— Begin Supplied text —

Woah. Are you looking into a crystal ball that allows you to see several hundred years into the future? This is crazy. Grand lake is an hour and a half away (85+ miles) and Bentonville is 2.5 hours (115 miles) away. 

This distance is comparable to suggesting someone live in Colbert Oklahoma (Lake Texoma) and commute into Dallas. Dallas has a metro population  7.5 times larger than Tulsa. No one lives at that lake and commutes an hour and a half to work in Dallas. There's nothing north of McKinney but fields for 50 miles.

----------


## Plutonic Panda

Yeah Grand Lake is a stretch.  :Wink:

----------


## Snowman

> But you have to admit, in reality that’s what would happen if Tulsa boomed. The potential is there. Port city. Very impressive arts and philanthropist mentality, close to proximity to another potential major city in the making(Bentonville), and beautiful geographical features(a similarly most attractive cities have that OKC lacks).
> 
> Suburbs are where most people want to be.


Tulsa is not a port city in the classic sense, it did not develop around a port, that was added a century and a half later enough miles away from the well established core of the city it pretty much is a suburb. If Tulsa was not already regionally important the entire river management project that allows barge traffic on the Arkansas river may not have happened at all or might have not extended into Oklahoma.

----------


## bchris02

> Tulsa is not a port city in the classic sense, it did not develop around a port, that was added a century and a half later enough miles away from the well established core of the city it pretty much is a suburb. If Tulsa was not already regionally important the entire river management project that allows barge traffic on the Arkansas river may not have happened at all or might have not extended into Oklahoma.

— End Supplied text —
— Begin Supplied entries —

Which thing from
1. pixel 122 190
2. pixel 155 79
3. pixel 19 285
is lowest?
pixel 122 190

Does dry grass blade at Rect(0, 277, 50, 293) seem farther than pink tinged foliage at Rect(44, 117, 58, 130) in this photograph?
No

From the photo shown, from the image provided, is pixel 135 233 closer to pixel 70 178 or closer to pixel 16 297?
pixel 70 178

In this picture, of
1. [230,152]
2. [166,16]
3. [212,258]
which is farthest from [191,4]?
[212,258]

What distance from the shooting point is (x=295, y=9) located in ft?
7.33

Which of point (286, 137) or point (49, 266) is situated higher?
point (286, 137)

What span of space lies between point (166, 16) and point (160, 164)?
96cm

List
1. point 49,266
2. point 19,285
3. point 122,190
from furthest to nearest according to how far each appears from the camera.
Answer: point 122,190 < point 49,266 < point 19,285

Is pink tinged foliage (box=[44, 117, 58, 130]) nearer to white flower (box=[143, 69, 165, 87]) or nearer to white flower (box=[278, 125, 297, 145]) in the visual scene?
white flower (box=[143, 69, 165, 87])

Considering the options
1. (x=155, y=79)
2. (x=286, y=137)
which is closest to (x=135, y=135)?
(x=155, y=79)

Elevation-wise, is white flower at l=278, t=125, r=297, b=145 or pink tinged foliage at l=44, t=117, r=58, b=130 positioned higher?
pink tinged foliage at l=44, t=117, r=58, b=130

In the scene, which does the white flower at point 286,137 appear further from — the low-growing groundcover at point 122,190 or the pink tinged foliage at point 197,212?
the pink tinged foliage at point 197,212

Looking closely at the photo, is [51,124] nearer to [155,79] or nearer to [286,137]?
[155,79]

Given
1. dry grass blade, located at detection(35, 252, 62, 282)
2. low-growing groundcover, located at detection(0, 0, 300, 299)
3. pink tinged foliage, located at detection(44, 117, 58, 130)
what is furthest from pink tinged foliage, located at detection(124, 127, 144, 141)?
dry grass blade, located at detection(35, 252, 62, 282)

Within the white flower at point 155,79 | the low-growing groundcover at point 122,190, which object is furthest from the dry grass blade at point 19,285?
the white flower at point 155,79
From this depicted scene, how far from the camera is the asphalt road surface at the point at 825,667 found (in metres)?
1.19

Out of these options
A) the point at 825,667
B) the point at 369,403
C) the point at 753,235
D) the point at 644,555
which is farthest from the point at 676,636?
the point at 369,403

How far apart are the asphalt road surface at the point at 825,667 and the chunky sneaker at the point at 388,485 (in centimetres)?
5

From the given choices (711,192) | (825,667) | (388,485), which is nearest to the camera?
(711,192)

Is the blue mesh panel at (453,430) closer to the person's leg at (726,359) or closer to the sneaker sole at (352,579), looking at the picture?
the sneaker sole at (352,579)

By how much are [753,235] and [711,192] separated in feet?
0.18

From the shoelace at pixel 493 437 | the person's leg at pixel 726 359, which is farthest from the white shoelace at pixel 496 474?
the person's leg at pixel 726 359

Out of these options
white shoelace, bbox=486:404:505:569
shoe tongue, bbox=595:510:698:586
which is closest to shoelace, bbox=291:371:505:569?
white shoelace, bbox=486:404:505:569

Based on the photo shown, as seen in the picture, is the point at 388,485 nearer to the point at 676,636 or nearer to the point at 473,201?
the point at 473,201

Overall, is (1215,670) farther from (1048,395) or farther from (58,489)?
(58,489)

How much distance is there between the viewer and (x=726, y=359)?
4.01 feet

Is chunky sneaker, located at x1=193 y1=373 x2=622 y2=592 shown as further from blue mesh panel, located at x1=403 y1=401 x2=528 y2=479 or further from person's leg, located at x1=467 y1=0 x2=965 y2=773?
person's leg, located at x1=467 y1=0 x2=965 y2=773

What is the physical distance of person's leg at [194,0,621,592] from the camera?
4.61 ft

— End Supplied entries —

Your tasks:
1/ In the forum thread about Tulsa, write out the stretch from "This distance is" through "for 50 miles." again, changing "Dallas" to "Houston".
2/ List every username that appears as a heading in the forum thread about Tulsa.
3/ Proceed with the forum thread about Tulsa, starting right after its final sentence.

The results:
1/
This distance is comparable to suggesting someone live in Colbert Oklahoma (Lake Texoma) and commute into Houston. Houston has a metro population  7.5 times larger than Tulsa. No one lives at that lake and commutes an hour and a half to work in Houston. There's nothing north of McKinney but fields for 50 miles.

2/
Plutonic Panda
Snowman
bchris02

3/
Good bit of info here.  I've always found it curious as to why Tulsa isn't a "river city" per say (think Little Rock, Memphis) despite being in such an excellent riverfront location.

----------


## BG918

> Good bit of info here.  I've always found it curious as to why Tulsa isn't a "river city" per say (think Little Rock, Memphis) despite being in such an excellent riverfront location.


The Arkansas was treated as a nuisance more than an asset up until recently.  It didn't have barge traffic and frequently flooded so it was the perfect place to build refineries.  The city had the foresight to preserve the banks for parkland which only in the past couple decades have become popular with rebuilt trails and running and biking.

The original plan for the navigation system actually had the terminus in Tulsa but when there were cost overruns they decided to eliminate two of the locks and instead divert into the Verdigris River to Catoosa which is at a lower elevation than Tulsa thus not requiring additional locks and bridge modifications.

----------


## BG918

> It is pretty sad when you have to start paying people to move to your town.


It's called incentives and every city does it.  The only difference here is it is private money and instead of targeting companies it targets individual entrepreneurs.  According to this TW article it has already received over 1,000 applicants...for 25 openings.

https://www.tulsaworld.com/homepagel...1fa58a1d8.html

----------


## RodH

> Woah. Are you looking into a crystal ball that allows you to see several hundred years into the future? This is crazy. Grand lake is an hour and a half away (85+ miles) and Bentonville is 2.5 hours (115 miles) away.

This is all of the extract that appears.